++++ INPUT

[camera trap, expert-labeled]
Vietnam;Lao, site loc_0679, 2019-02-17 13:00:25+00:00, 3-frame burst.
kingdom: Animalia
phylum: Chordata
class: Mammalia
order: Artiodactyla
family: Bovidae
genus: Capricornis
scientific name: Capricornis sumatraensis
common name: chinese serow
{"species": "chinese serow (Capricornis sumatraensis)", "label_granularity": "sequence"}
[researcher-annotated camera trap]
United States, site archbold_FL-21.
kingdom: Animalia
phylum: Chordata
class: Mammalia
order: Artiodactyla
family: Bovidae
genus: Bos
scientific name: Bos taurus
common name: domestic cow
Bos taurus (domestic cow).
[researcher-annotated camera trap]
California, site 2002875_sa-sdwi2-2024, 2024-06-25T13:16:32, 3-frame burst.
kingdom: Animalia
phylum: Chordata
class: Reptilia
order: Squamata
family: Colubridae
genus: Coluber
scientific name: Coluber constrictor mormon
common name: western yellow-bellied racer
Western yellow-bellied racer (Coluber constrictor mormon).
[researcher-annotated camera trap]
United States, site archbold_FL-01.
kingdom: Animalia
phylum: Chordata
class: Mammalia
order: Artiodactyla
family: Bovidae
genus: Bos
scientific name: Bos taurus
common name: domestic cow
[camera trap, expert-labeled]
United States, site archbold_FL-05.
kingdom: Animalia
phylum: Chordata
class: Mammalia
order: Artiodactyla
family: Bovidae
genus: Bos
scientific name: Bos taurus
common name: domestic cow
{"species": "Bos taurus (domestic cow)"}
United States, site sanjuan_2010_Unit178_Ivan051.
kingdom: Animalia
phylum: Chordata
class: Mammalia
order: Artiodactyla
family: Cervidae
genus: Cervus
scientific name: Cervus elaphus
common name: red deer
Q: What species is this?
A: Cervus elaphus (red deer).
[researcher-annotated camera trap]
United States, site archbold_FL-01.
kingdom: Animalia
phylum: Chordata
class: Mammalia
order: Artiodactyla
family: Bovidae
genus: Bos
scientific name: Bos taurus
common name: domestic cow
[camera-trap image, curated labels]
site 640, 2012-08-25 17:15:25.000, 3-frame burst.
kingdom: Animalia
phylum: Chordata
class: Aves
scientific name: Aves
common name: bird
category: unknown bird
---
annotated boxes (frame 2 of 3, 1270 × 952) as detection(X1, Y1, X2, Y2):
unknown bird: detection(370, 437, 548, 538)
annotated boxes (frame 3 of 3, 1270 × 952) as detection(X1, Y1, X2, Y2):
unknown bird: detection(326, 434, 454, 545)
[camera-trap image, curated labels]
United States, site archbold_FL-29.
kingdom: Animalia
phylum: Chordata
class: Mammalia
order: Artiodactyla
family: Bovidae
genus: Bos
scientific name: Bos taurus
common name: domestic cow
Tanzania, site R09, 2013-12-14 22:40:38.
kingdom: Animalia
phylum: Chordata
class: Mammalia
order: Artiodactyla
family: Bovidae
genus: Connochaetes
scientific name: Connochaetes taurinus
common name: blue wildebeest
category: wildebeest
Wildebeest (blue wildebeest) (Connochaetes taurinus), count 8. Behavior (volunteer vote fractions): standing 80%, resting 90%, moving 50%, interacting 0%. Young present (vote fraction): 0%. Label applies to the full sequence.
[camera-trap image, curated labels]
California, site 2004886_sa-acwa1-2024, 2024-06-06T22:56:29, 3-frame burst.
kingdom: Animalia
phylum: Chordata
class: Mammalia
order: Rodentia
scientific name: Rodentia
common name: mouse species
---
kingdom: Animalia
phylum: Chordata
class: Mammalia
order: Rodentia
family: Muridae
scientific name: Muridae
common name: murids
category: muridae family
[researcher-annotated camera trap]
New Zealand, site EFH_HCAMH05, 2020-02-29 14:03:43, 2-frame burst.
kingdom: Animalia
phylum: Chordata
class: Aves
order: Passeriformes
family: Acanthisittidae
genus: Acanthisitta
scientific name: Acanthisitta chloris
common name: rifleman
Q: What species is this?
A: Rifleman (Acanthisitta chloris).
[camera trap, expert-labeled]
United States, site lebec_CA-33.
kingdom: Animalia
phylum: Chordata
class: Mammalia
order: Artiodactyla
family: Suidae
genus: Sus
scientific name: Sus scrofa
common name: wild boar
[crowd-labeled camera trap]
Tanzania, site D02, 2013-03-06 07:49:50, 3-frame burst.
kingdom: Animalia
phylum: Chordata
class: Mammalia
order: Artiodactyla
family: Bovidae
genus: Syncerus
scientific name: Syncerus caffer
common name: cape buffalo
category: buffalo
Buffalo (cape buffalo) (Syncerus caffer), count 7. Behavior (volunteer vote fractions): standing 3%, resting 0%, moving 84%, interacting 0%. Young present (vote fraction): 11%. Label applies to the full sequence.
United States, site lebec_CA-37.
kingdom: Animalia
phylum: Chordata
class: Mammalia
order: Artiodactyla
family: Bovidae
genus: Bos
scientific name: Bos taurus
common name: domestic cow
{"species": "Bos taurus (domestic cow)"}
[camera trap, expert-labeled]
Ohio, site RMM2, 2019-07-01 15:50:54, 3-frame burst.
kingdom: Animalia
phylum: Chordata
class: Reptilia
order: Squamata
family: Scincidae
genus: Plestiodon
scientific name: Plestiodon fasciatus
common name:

++++++++

* _WHAT YOU HAVE TO DO_
The response should reproduce every entry above exactly.

* _ANSWER BOX_
[camera trap, expert-labeled]
Vietnam;Lao, site loc_0679, 2019-02-17 13:00:25+00:00, 3-frame burst.
kingdom: Animalia
phylum: Chordata
class: Mammalia
order: Artiodactyla
family: Bovidae
genus: Capricornis
scientific name: Capricornis sumatraensis
common name: chinese serow
{"species": "chinese serow (Capricornis sumatraensis)", "label_granularity": "sequence"}
[researcher-annotated camera trap]
United States, site archbold_FL-21.
kingdom: Animalia
phylum: Chordata
class: Mammalia
order: Artiodactyla
family: Bovidae
genus: Bos
scientific name: Bos taurus
common name: domestic cow
Bos taurus (domestic cow).
[researcher-annotated camera trap]
California, site 2002875_sa-sdwi2-2024, 2024-06-25T13:16:32, 3-frame burst.
kingdom: Animalia
phylum: Chordata
class: Reptilia
order: Squamata
family: Colubridae
genus: Coluber
scientific name: Coluber constrictor mormon
common name: western yellow-bellied racer
Western yellow-bellied racer (Coluber constrictor mormon).
[researcher-annotated camera trap]
United States, site archbold_FL-01.
kingdom: Animalia
phylum: Chordata
class: Mammalia
order: Artiodactyla
family: Bovidae
genus: Bos
scientific name: Bos taurus
common name: domestic cow
[camera trap, expert-labeled]
United States, site archbold_FL-05.
kingdom: Animalia
phylum: Chordata
class: Mammalia
order: Artiodactyla
family: Bovidae
genus: Bos
scientific name: Bos taurus
common name: domestic cow
{"species": "Bos taurus (domestic cow)"}
United States, site sanjuan_2010_Unit178_Ivan051.
kingdom: Animalia
phylum: Chordata
class: Mammalia
order: Artiodactyla
family: Cervidae
genus: Cervus
scientific name: Cervus elaphus
common name: red deer
Q: What species is this?
A: Cervus elaphus (red deer).
[researcher-annotated camera trap]
United States, site archbold_FL-01.
kingdom: Animalia
phylum: Chordata
class: Mammalia
order: Artiodactyla
family: Bovidae
genus: Bos
scientific name: Bos taurus
common name: domestic cow
[camera-trap image, curated labels]
site 640, 2012-08-25 17:15:25.000, 3-frame burst.
kingdom: Animalia
phylum: Chordata
class: Aves
scientific name: Aves
common name: bird
category: unknown bird
---
annotated boxes (frame 2 of 3, 1270 × 952) as detection(X1, Y1, X2, Y2):
unknown bird: detection(370, 437, 548, 538)
annotated boxes (frame 3 of 3, 1270 × 952) as detection(X1, Y1, X2, Y2):
unknown bird: detection(326, 434, 454, 545)
[camera-trap image, curated labels]
United States, site archbold_FL-29.
kingdom: Animalia
phylum: Chordata
class: Mammalia
order: Artiodactyla
family: Bovidae
genus: Bos
scientific name: Bos taurus
common name: domestic cow
Tanzania, site R09, 2013-12-14 22:40:38.
kingdom: Animalia
phylum: Chordata
class: Mammalia
order: Artiodactyla
family: Bovidae
genus: Connochaetes
scientific name: Connochaetes taurinus
common name: blue wildebeest
category: wildebeest
Wildebeest (blue wildebeest) (Connochaetes taurinus), count 8. Behavior (volunteer vote fractions): standing 80%, resting 90%, moving 50%, interacting 0%. Young present (vote fraction): 0%. Label applies to the full sequence.
[camera-trap image, curated labels]
California, site 2004886_sa-acwa1-2024, 2024-06-06T22:56:29, 3-frame burst.
kingdom: Animalia
phylum: Chordata
class: Mammalia
order: Rodentia
scientific name: Rodentia
common name: mouse species
---
kingdom: Animalia
phylum: Chordata
class: Mammalia
order: Rodentia
family: Muridae
scientific name: Muridae
common name: murids
category: muridae family
[researcher-annotated camera trap]
New Zealand, site EFH_HCAMH05, 2020-02-29 14:03:43, 2-frame burst.
kingdom: Animalia
phylum: Chordata
class: Aves
order: Passeriformes
family: Acanthisittidae
genus: Acanthisitta
scientific name: Acanthisitta chloris
common name: rifleman
Q: What species is this?
A: Rifleman (Acanthisitta chloris).
[camera trap, expert-labeled]
United States, site lebec_CA-33.
kingdom: Animalia
phylum: Chordata
class: Mammalia
order: Artiodactyla
family: Suidae
genus: Sus
scientific name: Sus scrofa
common name: wild boar
[crowd-labeled camera trap]
Tanzania, site D02, 2013-03-06 07:49:50, 3-frame burst.
kingdom: Animalia
phylum: Chordata
class: Mammalia
order: Artiodactyla
family: Bovidae
genus: Syncerus
scientific name: Syncerus caffer
common name: cape buffalo
category: buffalo
Buffalo (cape buffalo) (Syncerus caffer), count 7. Behavior (volunteer vote fractions): standing 3%, resting 0%, moving 84%, interacting 0%. Young present (vote fraction): 11%. Label applies to the full sequence.
United States, site lebec_CA-37.
kingdom: Animalia
phylum: Chordata
class: Mammalia
order: Artiodactyla
family: Bovidae
genus: Bos
scientific name: Bos taurus
common name: domestic cow
{"species": "Bos taurus (domestic cow)"}
[camera trap, expert-labeled]
Ohio, site RMM2, 2019-07-01 15:50:54, 3-frame burst.
kingdom: Animalia
phylum: Chordata
class: Reptilia
order: Squamata
family: Scincidae
genus: Plestiodon
scientific name: Plestiodon fasciatus
common name:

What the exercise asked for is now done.